Picture-based spatial questions
***

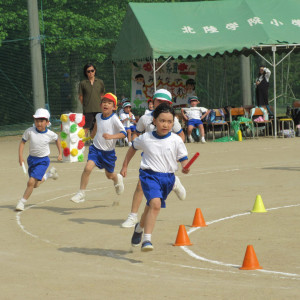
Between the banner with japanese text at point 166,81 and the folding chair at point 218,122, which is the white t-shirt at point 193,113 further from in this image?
the banner with japanese text at point 166,81

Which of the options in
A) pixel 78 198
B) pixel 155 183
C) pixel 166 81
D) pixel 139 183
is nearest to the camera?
Answer: pixel 155 183

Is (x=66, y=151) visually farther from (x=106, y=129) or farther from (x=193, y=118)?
(x=106, y=129)

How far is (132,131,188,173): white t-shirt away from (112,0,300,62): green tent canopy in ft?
53.2

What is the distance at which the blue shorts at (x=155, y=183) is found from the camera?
9.03 metres

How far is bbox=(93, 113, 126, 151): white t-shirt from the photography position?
12.8m

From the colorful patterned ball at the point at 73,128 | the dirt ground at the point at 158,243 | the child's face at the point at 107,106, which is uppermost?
the child's face at the point at 107,106

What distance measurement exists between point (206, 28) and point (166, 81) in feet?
9.78

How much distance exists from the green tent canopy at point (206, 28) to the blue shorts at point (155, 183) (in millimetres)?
16341

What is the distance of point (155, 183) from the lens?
9.08 m

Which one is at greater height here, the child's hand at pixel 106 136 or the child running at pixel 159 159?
the child's hand at pixel 106 136

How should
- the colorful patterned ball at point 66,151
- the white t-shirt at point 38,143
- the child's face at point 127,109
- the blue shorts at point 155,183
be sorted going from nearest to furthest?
1. the blue shorts at point 155,183
2. the white t-shirt at point 38,143
3. the colorful patterned ball at point 66,151
4. the child's face at point 127,109

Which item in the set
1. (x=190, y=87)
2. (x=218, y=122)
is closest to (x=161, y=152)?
(x=218, y=122)

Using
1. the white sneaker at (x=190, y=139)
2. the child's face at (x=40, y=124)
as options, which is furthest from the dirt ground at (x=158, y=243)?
the white sneaker at (x=190, y=139)

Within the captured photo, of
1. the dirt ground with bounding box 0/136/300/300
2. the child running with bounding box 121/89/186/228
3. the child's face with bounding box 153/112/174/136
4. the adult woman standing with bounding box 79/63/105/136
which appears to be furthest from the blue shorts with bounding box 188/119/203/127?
the child's face with bounding box 153/112/174/136
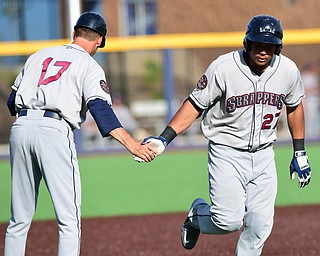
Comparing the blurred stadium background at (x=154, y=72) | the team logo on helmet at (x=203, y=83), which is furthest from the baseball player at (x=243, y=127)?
the blurred stadium background at (x=154, y=72)

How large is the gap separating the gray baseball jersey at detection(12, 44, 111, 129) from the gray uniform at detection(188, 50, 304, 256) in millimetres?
776

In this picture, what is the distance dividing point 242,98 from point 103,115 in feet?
3.12

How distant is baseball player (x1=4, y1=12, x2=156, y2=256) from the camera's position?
5184mm

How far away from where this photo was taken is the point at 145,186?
10094mm

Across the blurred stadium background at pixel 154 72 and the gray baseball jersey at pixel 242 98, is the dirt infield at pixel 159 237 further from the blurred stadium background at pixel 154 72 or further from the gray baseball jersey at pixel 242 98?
the blurred stadium background at pixel 154 72

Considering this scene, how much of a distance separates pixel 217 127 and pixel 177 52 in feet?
17.3

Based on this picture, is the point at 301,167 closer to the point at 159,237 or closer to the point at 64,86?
the point at 64,86

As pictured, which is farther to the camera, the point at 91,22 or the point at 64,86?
the point at 91,22

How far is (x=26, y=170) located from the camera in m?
5.30

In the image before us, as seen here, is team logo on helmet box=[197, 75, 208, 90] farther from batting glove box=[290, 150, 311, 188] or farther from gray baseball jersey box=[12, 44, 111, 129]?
batting glove box=[290, 150, 311, 188]

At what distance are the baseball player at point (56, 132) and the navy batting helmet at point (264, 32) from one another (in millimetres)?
966

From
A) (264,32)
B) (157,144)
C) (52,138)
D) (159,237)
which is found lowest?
(159,237)

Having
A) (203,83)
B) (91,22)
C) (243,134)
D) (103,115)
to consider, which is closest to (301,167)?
(243,134)

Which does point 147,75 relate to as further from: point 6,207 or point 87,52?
point 87,52
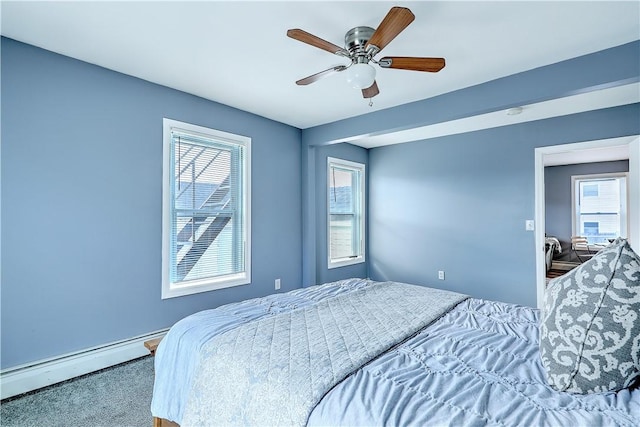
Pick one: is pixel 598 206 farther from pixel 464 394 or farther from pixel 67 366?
pixel 67 366

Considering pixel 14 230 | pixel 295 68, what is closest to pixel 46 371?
pixel 14 230

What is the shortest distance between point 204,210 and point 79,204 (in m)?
1.03

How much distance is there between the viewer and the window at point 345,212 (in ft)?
15.1

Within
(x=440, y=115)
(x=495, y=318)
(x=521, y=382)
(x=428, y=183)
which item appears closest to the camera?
(x=521, y=382)

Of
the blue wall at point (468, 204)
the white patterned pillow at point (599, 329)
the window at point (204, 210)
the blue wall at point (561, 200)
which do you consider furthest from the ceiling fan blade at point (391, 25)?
the blue wall at point (561, 200)

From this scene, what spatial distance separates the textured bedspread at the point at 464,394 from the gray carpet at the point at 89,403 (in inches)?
61.3

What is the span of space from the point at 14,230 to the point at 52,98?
3.21ft

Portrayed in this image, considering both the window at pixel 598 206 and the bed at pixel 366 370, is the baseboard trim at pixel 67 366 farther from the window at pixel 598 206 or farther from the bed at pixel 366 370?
the window at pixel 598 206

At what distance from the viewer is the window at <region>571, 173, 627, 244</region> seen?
6445mm

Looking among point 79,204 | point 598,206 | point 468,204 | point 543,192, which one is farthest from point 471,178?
point 598,206

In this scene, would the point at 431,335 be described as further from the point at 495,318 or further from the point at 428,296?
the point at 428,296

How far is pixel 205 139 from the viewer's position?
315 centimetres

***

Short problem: Render the part of the lines that opens with the line containing "At what distance from" and closes with the final line as a numbered list, leaving out blank lines.

Written response:
1. At what distance from the viewer is the window at <region>571, 173, 627, 244</region> seen?
2. 6445mm
3. Looking among point 79,204 | point 598,206 | point 468,204 | point 543,192, which one is farthest from point 471,178?
4. point 598,206
5. In this scene, would the point at 431,335 be described as further from the point at 495,318 or further from the point at 428,296?
6. the point at 428,296
7. How far is pixel 205 139 from the viewer's position?
8. 315 centimetres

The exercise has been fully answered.